022c799283c75506e3b72fa28a51242317dc8f9f
 README.md    |   2 +-
 babel.dtx    | 252 ++++++++++++++++++++++++-----------------------------------
 babel.ins    |   2 +-
 babel.pdf    | Bin 816205 -> 815299 bytes
 bbcompat.dtx |   2 +-
 5 files changed, 105 insertions(+), 153 deletions(-)

diff --git a/README.md b/README.md
index a7cd5cd..73e183f 100644
--- a/README.md
+++ b/README.md
@@ -1,4 +1,4 @@
-## Babel 3.51.2197
+## Babel 3.51.2198
 
 This package manages culturally-determined typographical (and other)
 rules, and hyphenation patterns for a wide range of languages.  Many
diff --git a/babel.dtx b/babel.dtx
index 6109f3d..99fe21d 100644
--- a/babel.dtx
+++ b/babel.dtx
@@ -31,7 +31,7 @@
 %
 % \iffalse
 %<*filedriver>
-\ProvidesFile{babel.dtx}[2020/11/20 v3.51.2197 The Babel package]
+\ProvidesFile{babel.dtx}[2020/11/21 v3.51.2198 The Babel package]
 \documentclass{ltxdoc}
 \GetFileInfo{babel.dtx}
 \usepackage{fontspec}
@@ -4823,8 +4823,8 @@ help from Bernd Raichle, for which I am grateful.
 % \section{Tools}
 %
 %    \begin{macrocode}
-%<<version=3.51.2197>>
-%<<date=2020/11/20>>
+%<<version=3.51.2198>>
+%<<date=2020/11/21>>
 %    \end{macrocode}
 %
 % \textbf{Do not use the following macros in \texttt{ldf} files. They
@@ -13651,9 +13651,11 @@ end
 \catcode`\%=12
 \catcode`\&=14
 \directlua{
-  Babel.linebreaking.post_replacements = {}
-  Babel.linebreaking.pre_replacements = {}
+  Babel.linebreaking.replacements = {}
+  Babel.linebreaking.replacements[0] = {}  &% pre
+  Babel.linebreaking.replacements[1] = {}  &% post
 
+  &% Discretionaries contain strings as nodes
   function Babel.str_to_nodes(fn, matches, base)
     local n, head, last    
     if fn == nil then return nil end
@@ -13673,13 +13675,15 @@ end
     return head
   end
 
-  function Babel.fetch_word(head, mode)
+  Babel.fetch_subtext = {}
+
+  Babel.fetch_subtext[1] = function(head)
     local word_string = ''
     local word_nodes = {}
     local lang
     local item = head
     local inmath = false
-    local mode = 0 &% 'word' -- first steps in merging with subtext
+    local mode = 0 &%%%% 'word' first steps in merging with subtext
 
     while item do
 
@@ -13720,123 +13724,10 @@ end
     end
   end
 
-  function Babel.post_hyphenate_replace(head)
-    local u = unicode.utf8
-    local lbkr = Babel.linebreaking.post_replacements
-    local word_head = head
-
-    while true do
-      local w, wn, nw, lang = Babel.fetch_word(word_head)
-      if not lang then return head end
-
-      if not lbkr[lang] then
-        break
-      end
-
-      &% For every pattern
-      for k=1, #lbkr[lang] do
-        local p = lbkr[lang][k].pattern 
-        local r = lbkr[lang][k].replace
-
-        &% For every match. 
-        while true do
-          local matches = { u.match(w, p) }
-          if #matches < 2 then break end
-
-          &% Get and remove empty captures (with (), which return a
-          &% number with the position), and keep actual captures
-          &% (from (...)), if any, in matches.
-          local first = table.remove(matches, 1)
-          local last =  table.remove(matches, #matches)
-
-          &% Fix offsets, from bytes to unicode. Explained above.

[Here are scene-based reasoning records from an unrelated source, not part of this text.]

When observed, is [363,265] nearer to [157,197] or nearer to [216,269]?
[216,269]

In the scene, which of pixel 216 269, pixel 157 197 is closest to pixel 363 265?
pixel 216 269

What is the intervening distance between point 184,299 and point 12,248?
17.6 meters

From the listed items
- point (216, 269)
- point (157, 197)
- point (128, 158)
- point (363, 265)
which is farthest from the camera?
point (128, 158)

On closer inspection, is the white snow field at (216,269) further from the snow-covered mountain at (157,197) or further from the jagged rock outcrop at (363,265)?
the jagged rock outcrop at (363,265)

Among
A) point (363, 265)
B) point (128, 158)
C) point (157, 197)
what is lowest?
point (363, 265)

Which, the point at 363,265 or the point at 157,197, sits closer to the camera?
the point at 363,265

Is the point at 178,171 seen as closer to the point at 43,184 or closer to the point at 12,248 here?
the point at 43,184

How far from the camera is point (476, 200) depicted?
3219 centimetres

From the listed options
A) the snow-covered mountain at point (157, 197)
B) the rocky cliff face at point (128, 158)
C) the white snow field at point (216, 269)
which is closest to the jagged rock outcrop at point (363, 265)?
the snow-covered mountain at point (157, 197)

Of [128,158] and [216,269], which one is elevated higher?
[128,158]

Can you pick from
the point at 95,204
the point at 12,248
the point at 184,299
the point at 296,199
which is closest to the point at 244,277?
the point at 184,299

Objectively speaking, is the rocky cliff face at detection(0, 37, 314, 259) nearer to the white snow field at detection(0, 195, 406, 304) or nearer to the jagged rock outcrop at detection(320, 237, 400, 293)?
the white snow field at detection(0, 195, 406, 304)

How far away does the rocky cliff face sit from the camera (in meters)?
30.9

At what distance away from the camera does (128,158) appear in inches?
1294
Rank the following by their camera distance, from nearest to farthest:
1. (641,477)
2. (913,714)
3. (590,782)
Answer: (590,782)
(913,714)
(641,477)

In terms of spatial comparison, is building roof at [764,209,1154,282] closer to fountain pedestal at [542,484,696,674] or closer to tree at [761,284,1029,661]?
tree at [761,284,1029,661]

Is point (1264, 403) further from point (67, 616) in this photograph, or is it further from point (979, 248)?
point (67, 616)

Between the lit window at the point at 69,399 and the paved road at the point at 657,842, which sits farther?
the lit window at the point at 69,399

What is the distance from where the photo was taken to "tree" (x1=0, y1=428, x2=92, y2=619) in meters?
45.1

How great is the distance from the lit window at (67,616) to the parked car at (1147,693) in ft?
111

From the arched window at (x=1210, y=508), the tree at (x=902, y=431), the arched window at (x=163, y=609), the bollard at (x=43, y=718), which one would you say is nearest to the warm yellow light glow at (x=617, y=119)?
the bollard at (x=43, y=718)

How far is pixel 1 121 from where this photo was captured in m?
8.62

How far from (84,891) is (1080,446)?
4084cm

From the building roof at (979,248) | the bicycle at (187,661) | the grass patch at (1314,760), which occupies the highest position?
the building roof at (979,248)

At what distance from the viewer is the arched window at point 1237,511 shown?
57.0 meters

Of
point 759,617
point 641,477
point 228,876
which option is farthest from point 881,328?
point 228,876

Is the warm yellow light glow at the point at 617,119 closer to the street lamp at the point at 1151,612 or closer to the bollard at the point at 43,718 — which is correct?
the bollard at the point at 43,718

-          first = u.len(w:sub(1, first-1)) + 1
-          last  = u.len(w:sub(1, last-1))
-
-          local new  &% used when inserting and removing nodes
-          local changed = 0
-
-          &% This loop traverses the replace list and takes the
-          &% corresponding actions
-          for q = first, last do   
-            local crep = r[q-first+1]
-            local char_node = wn[q]
-            local char_base = char_node
-
-            if crep and crep.data then
-              char_base = wn[crep.data+first-1]
-            end
-
-            if crep == {} then
-              break
-            elseif crep == nil then
-              changed = changed + 1
-              node.remove(head, char_node)
-            elseif crep and (crep.pre or crep.no or crep.post) then
-              changed = changed + 1
-              d = node.new(7, 0)   &% (disc, discretionary)
-              d.pre = Babel.str_to_nodes(crep.pre, matches, char_base)
-              d.post = Babel.str_to_nodes(crep.post, matches, char_base)
-              d.replace = Babel.str_to_nodes(crep.no, matches, char_base)
-              d.attr = char_base.attr
-              if crep.pre == nil then  &% TeXbook p96
-                d.penalty  = crep.penalty or tex.hyphenpenalty
-              else
-                d.penalty  = crep.penalty or tex.exhyphenpenalty
-              end
-              head, new = node.insert_before(head, char_node, d)
-              node.remove(head, char_node)
-              if q == 1 then
-                word_head = new
-              end
-            elseif crep and crep.string then
-              changed = changed + 1
-              local str = crep.string(matches)
-              if str == '' then 
-                if q == 1 then
-                  word_head = char_node.next
-                end
-                head, new = node.remove(head, char_node)
-              elseif char_node.id == 29 and u.len(str) == 1 then
-                char_node.char = string.utfvalue(str)
-              else
-                local n
-                for s in string.utfvalues(str) do
-                  if char_node.id == 7 then
-                    log('Automatic hyphens cannot be replaced, just removed.')
-                  else
-                    n = node.copy(char_base)
-                  end
-                  n.char = s
-                  if q == 1 then
-                    head, new = node.insert_before(head, char_node, n)   
-                    word_head = new
-                  else 
-                    node.insert_before(head, char_node, n)   
-                  end
-                end
-
-                node.remove(head, char_node)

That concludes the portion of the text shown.